_Page text_.
## BEGIN

Bicameralism

SECTION 1. All legislative Powers herein granted shall be vested in a Congress of the United States, which shall consist of a Senate and House of Representatives.


Annotations

By providing for a national legislature of two Houses, the Framers, deliberately or adventitiously, served several functions. Examples of both unicameralism and bicameralism abounded. Some of the ancient republics, to which the Framers often repaired for the learning of experience, had two-house legislatures, and the Parliament of Great Britain was based in two social orders, the hereditary aristocracy represented in the House of Lords and the freeholders of the land represented in the House of Commons. A number of state legislatures, following the Revolution, were created unicameral, and the Continental Congress, limited in power as it was, consisted of one house.

## END

Entries on spatial position

## BEGIN

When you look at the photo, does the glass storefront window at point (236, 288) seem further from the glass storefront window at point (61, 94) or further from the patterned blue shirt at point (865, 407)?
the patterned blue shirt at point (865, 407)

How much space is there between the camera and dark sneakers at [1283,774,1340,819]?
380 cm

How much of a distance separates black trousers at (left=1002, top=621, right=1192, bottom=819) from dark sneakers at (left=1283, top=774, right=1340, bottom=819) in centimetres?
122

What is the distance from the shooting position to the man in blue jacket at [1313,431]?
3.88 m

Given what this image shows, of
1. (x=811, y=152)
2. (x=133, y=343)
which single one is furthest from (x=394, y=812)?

## END
## BEGIN

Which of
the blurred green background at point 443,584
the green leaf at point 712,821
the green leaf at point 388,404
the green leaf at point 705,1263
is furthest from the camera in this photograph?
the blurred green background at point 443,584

## END

_To be done_. Copy out the bicameralism text in full, word for word. Work only from the bicameralism text, not the entries.

_Answer for the task_.
Bicameralism

SECTION 1. All legislative Powers herein granted shall be vested in a Congress of the United States, which shall consist of a Senate and House of Representatives.


Annotations

By providing for a national legislature of two Houses, the Framers, deliberately or adventitiously, served several functions. Examples of both unicameralism and bicameralism abounded. Some of the ancient republics, to which the Framers often repaired for the learning of experience, had two-house legislatures, and the Parliament of Great Britain was based in two social orders, the hereditary aristocracy represented in the House of Lords and the freeholders of the land represented in the House of Commons. A number of state legislatures, following the Revolution, were created unicameral, and the Continental Congress, limited in power as it was, consisted of one house.